La publication en ligne, et la nécessité de se faire repérer en lecture « aveugle » par les moteurs de recherche, est en train de généraliser l’emploi d’une forme d’accompagnement textuel nouveau : l’abstract, complété par cinq ou six mots clés qui déterminent désormais la vie d’un écrit sur la Toile.
Le cruel manque d’imagination de ces abstracts et mots clés, normalisés d’un bout à l’autre, s’étend maintenant au titre, obligé de plus en plus à parler « tout seul » (une expression non platement descriptive n’est plus acceptable comme titre). Pour parer à cet appauvrissement, les auteurs devraient regarder davantage vers le modèle du livre imprimé, qui tolère, voire suscite, davantage de fantaisie et partant d’intelligence.
Ainsi de l’index, hélas peu entré dans les mœurs françaises (d’habitude tournées vers les prières d’insérer et les quatrième de couverture, alors que les livres anglo-saxons raffolent de beaux index). L’élaboration d’un index est souvent source de grande invention, qui dans le meilleur des cas joint l’utile (l’accès non linéaire, hypertextuel avant la lettre, au contenu d’un volume) à l’agréable (le supplément de plaisir offert au lecteur, qui reçoit ainsi une œuvre seconde à part entière, sous forme purement alphabétique).
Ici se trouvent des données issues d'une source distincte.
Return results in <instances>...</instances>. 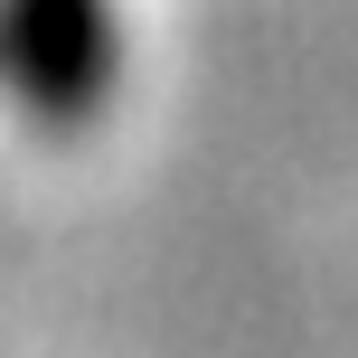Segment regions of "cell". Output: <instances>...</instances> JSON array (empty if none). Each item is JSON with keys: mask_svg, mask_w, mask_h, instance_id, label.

Tous feux éteints d’Henry de Montherlant (Gallimard, 1975), une sélection de notes prises dans les dernières années de sa vie, est un livre superbe – féroce, hautain, impitoyable, et d’une liberté qu’éclaire la perspective du suicide – doté d’un index tout à fait hors-série, où éclate à chaque mot un vrai souci d’écriture et de pensée.
Soulignons d’abord les effets de série, qui ne doivent rien au hasard et tout à la composition. Imprimé sur deux colonnes, l’index fait non moins de 14 pages (le texte même, fort aéré, en compte quant à lui à peine 160). L’auteur l’a donc soigneusement rédigé comme une œuvre indépendante, rajoutant des mots, des concepts, des titres, chaque fois que la possibilité d’un rapprochement inattendu ou significatif lui venait à l’esprit. Ainsi de l’entrée « interview », immédiatement suivie de « irréalisme ». L’auteur aurait pu omettre l’un ou l’autre de ces termes, ou utiliser un synonyme comme « entretien » ou « fiction », mais le choix de ces deux mots-là souligne habilement un certain mépris des médias dont les traces ne manquant pas dans le livre.
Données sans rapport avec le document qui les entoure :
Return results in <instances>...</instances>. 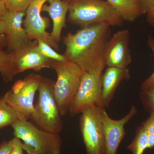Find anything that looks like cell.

À cela s’ajoutent les trouvailles des termes complémentaires qui, entre parenthèses, nuancent ou précisent le sens d’une entrée. Si « Henry IV » est dans l’index, par exemple, c’est parce que le texte précise : « (sur billet de banque) ».
Enfin, certaines entrées plus fournies se lisent comme de petits articles, déployant un éventail sémantique qui se distingue du champ lexical du mot tel qu’on pourrait le trouver dans un article de dictionnaire. Par exemple « femmes » (rien que le pluriel est déjà démonstratif !), que Montherlant spécifie par les mentions suivantes : « et leur médecin » ; « dévouement, secours » ; « maladresse » ; « femmes-sphinx » ; « citation de Chaumette » ; « soirée empoisonnée » ; « tabac » ; « haine » ; « et œuvre ». On laisse l’interprétation de cette entrée aux lecteurs de la présente note.
À quand une réinvention numérique de ce type de stratégies, jusqu’ici indissociables du livre ? Cela n’intéressera peut-être pas Google, mais la littérature en ligne aurait tort de s’en détourner.